The theme for year 7 is ‘Pride and Prejudice’. In the autumn term, learners are challenged with ‘big questions’-How does humanities shape us? What matters in history, geography, social/business studies and religion, values and ethics (RVE)? These thought provoking questions introduce learners to key concepts, terms and ideas within the study of history and geography, also the core principles of religion as a whole. Learners focus on why they should be proud to be an ethically informed citizen. Learners showcase their knowledge, skills and experiences to independently answer the question-’How does my life compare with the life of someone else in the world?’
In the spring term, learners are posed the question-’What are the dangers of not being an ethically informed citizen?’ This links to the theme and challenges learners to think critically, discuss and and present their views on ‘What is prejudice and discrimination? In contemporary and historical contexts and Wales and the World. Learners have the opportunity to investigate what slavery, immigration (Wles), rich/poor, business and religion teach us about prejudice? Learners are introduced to religion, values and ethics focusing on the idea that many beliefs we may have about religion are based around stereotypes/misconceptions. Learners showcase their knowledge, skills and experiences to independently answer the question-’Why is it important to be an ethically informed citizen?
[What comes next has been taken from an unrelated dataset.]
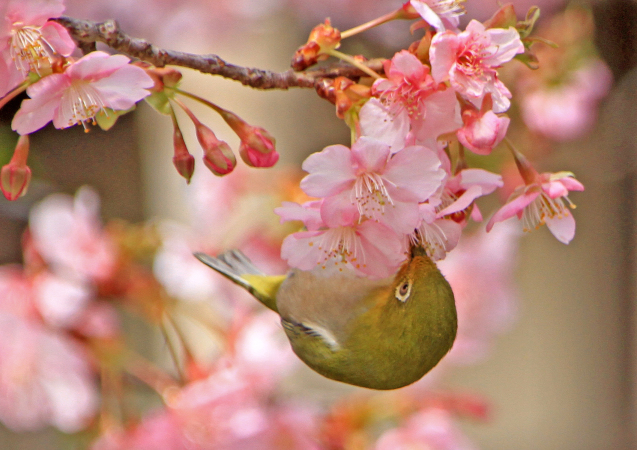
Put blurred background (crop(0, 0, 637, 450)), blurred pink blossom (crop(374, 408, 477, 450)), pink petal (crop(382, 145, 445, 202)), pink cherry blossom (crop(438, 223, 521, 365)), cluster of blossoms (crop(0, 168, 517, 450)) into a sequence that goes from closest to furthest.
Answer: pink petal (crop(382, 145, 445, 202)) < cluster of blossoms (crop(0, 168, 517, 450)) < blurred pink blossom (crop(374, 408, 477, 450)) < pink cherry blossom (crop(438, 223, 521, 365)) < blurred background (crop(0, 0, 637, 450))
In the summer term, learners think about how their choices are influenced by pride and prejudice. They look at how the Welsh Government has developed over time. Links are made with the Languages AoLE/ICommunicate focusing on the changes in the Welsh language. Discussions on democracy and the ability to vote at age 16, gives students opportunities to develop their understanding of democracy in real contexts that are relevant to them. Learners then look at flags from around the world. This links to the Welsh context and investigates the story behind the Welsh flag. Learners use their knowledge, understanding of humanities to design a flag that represents Wales today.
This term learners will explore the changing roles of women in society. Firstly, learners will examine how the role of women changed around the time of World War One and evaluate the sacrifices both men and women made. In addition, learners will discover how women are traditionally portrayed in religious texts and debate the extent to which these ideas have evolved. Finally, learners will consider how the role of women within business and society as a whole has changed over time.